The Senate results are in, and Pauline Hanson’s One Nation has won four seats. That’s not a disaster in itself. The point of democracy is that everyone gets a say, including bigots and racists. One Nation members, including Hanson herself, have been elected to Parliament before now, without doing any great harm.

That’s because the major parties have, until nowl taken a principled stand against racism, putting One Nation last in their preference allocations and refusing to do deals. Tony Abbott took the fight against One Nation even further (too far in my view) pushing the prosecution of Hanson for alleged breaches of the electoral act (she was convicted and jailed, but ultimately freed on appeal).

Following the Senate election, however, it will be impossible for the government to pass legislation opposed by Labor and the Greens unless they have the support of the One Nation party. Already, the Oz is pointing out how convenient it will be for Turnbull to be able to bargain with Hanson for her four votes, as opposed to the splintered remnants of the Palmer United Party in the last Senate.

The correct response, advocated by the LNP in relation to the “tainted” votes of Craig Thomson and (in Queensland) Billy Gordon, would be to nullify One Nation votes by directing four government Senators to cast opposing votes. Of course, that’s not going to happen. Failing that, the only response that avoids complicity in racism is a refusal to have any dealings with One Nation. That is, the government while accept One Nation’s votes in favor of government legislation, they should not discuss it or modify it, let alone offer support for One Nation proposals.

### Supplied data

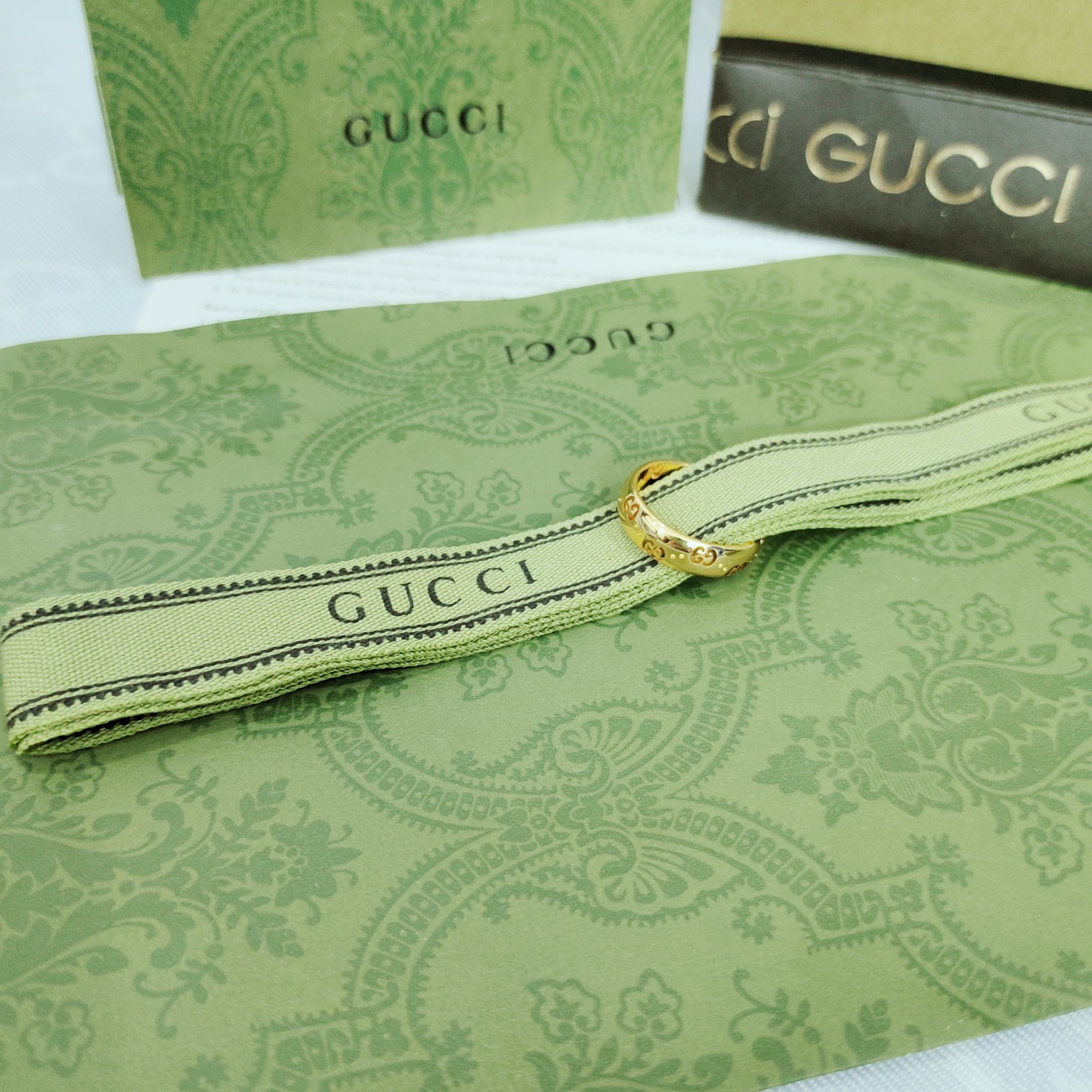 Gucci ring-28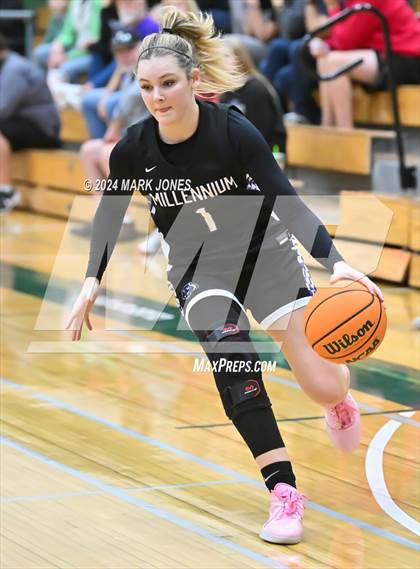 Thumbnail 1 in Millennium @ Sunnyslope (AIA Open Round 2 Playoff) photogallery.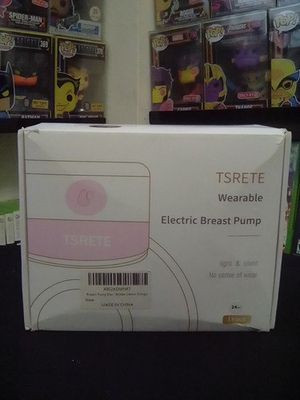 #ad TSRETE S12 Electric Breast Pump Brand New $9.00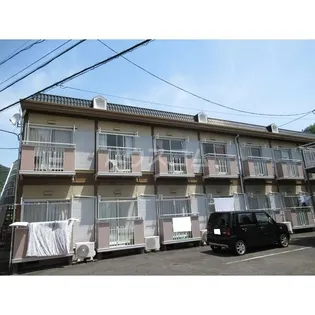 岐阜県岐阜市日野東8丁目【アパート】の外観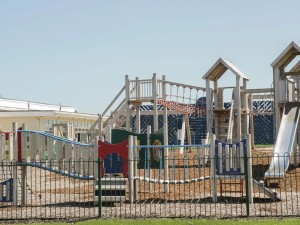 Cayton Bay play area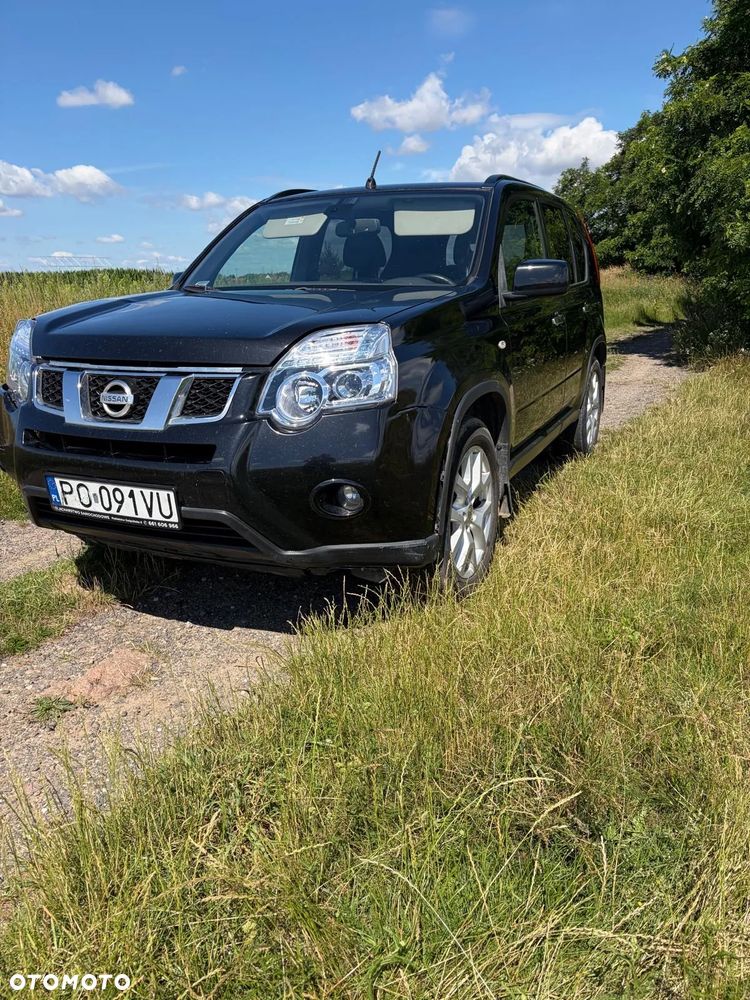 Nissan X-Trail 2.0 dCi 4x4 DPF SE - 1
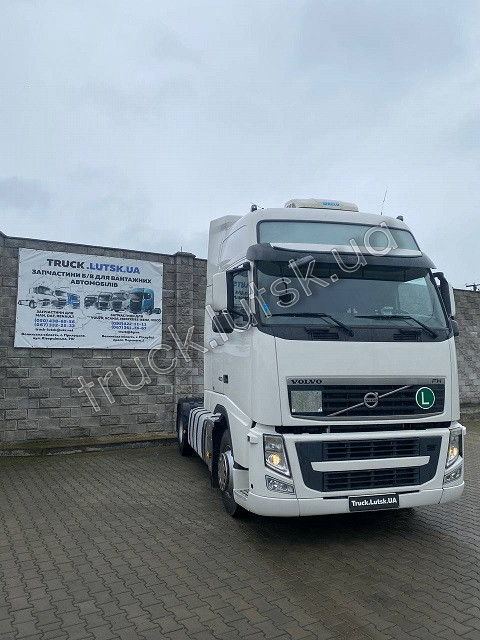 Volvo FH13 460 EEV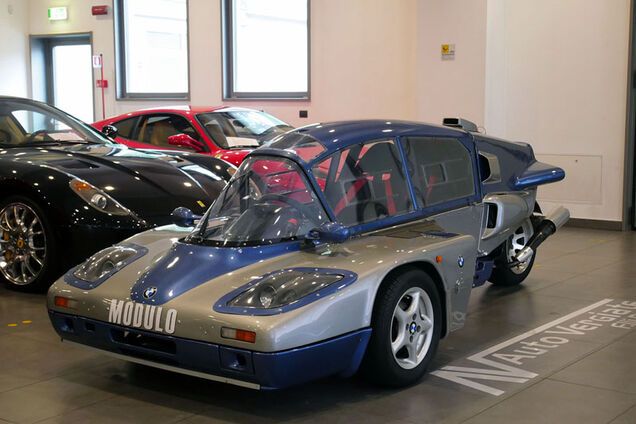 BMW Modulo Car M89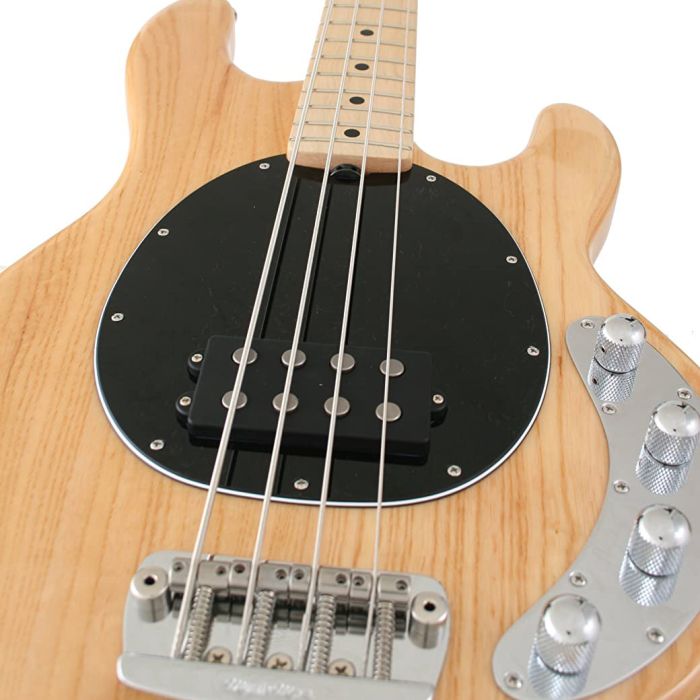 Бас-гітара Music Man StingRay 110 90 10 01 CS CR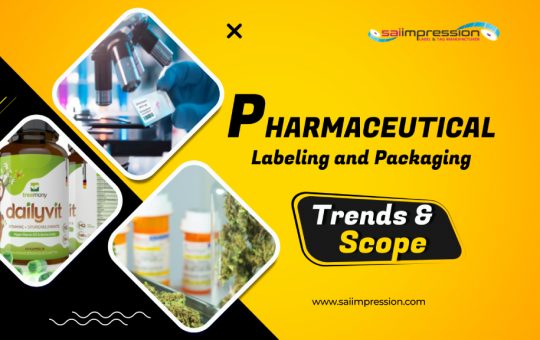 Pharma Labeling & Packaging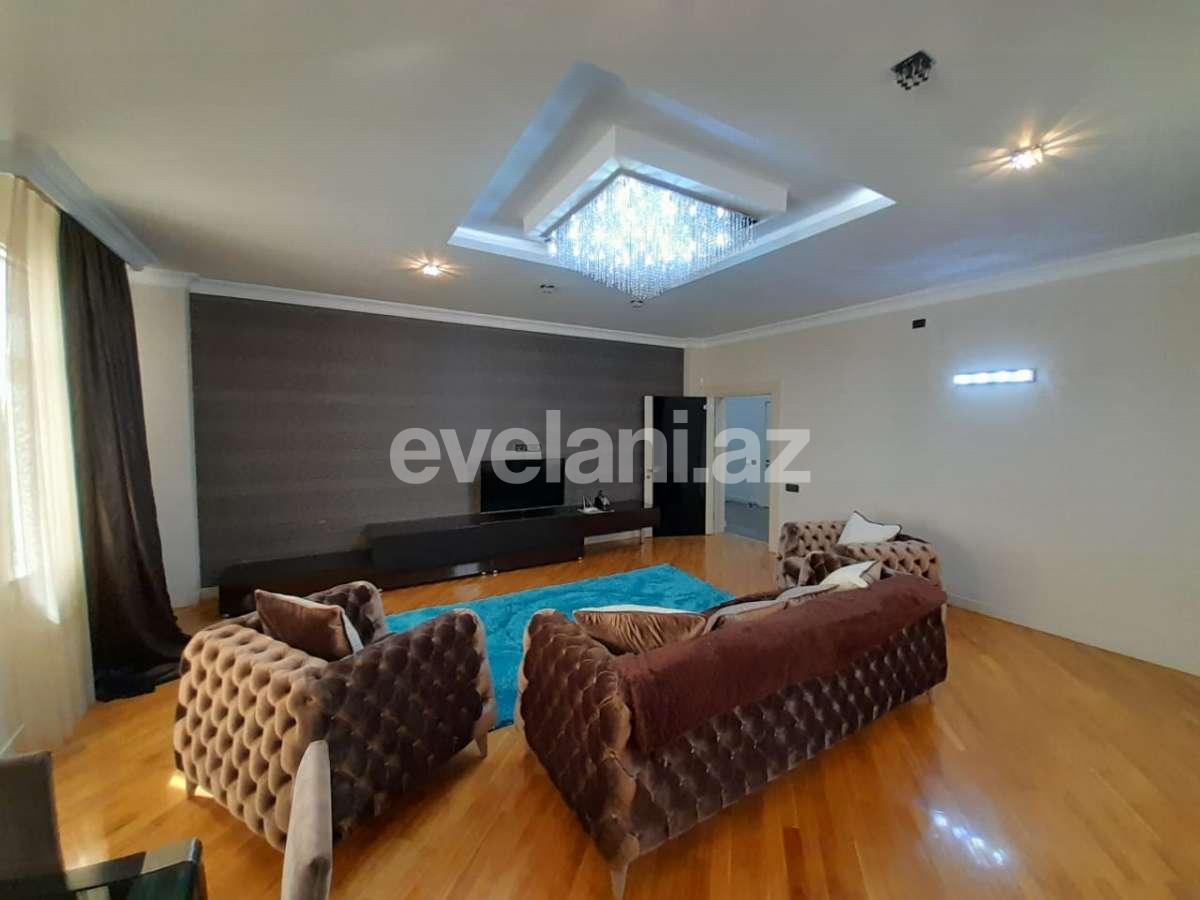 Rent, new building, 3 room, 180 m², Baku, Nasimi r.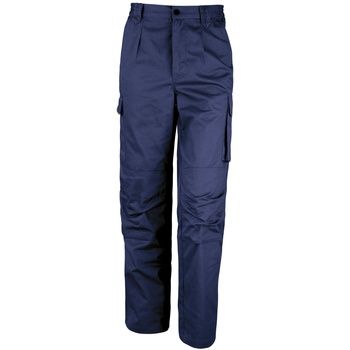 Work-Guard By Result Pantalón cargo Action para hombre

### Work instructions
a. Translate into Spanish this sentence from the commentary on One Nation's Senate seats: "The point of democracy is that everyone gets a say, including bigots and racists."
b. Carry on the commentary on One Nation's Senate seats, starting after its final sentence.

### Answer section
a. El sentido de la democracia es que todos tengan voz, incluidos los intolerantes y los racistas.

b.
Of course, the same applies to Labor on the handful of issues (such as a Royal Commission into Banking) where they might be in agreement with One Nation. If securing a majority on any particular issue involves making deals of any kind with Hanson, it would be better to lose.

It seems likely, however, that Turnbull is going to treat One Nation, for the first time in Australia, as a normal political party, and to negotiate with Hanson as an equal. That would be a new low for him, and for Australia. And, sooner or later, it will come back to bit him and the LNP. For an object lesson in the dangers of courting racist votes while maintaining a claim to be non-racist, he need only look at the US Republican party,

As I’ve mentioned before, the only real instance of political correctness in Australia is the taboo on calling anyone a racist. But, if the word has any meaning at all, it applies to Hanson. That’s true whether you regard the defining characteristic of racism as support for racially discriminatory policies or expressing the view that members of particular groups are inferior (for example, her claim that Aborigines were cannibals). Hanson’s main focus now is an anti-Muslim bigotry and her supporters are keen to make the pathetic point that Islam isn’t a race but a religion. But as far as Turnbull is concerned, the distinction doesn’t really help.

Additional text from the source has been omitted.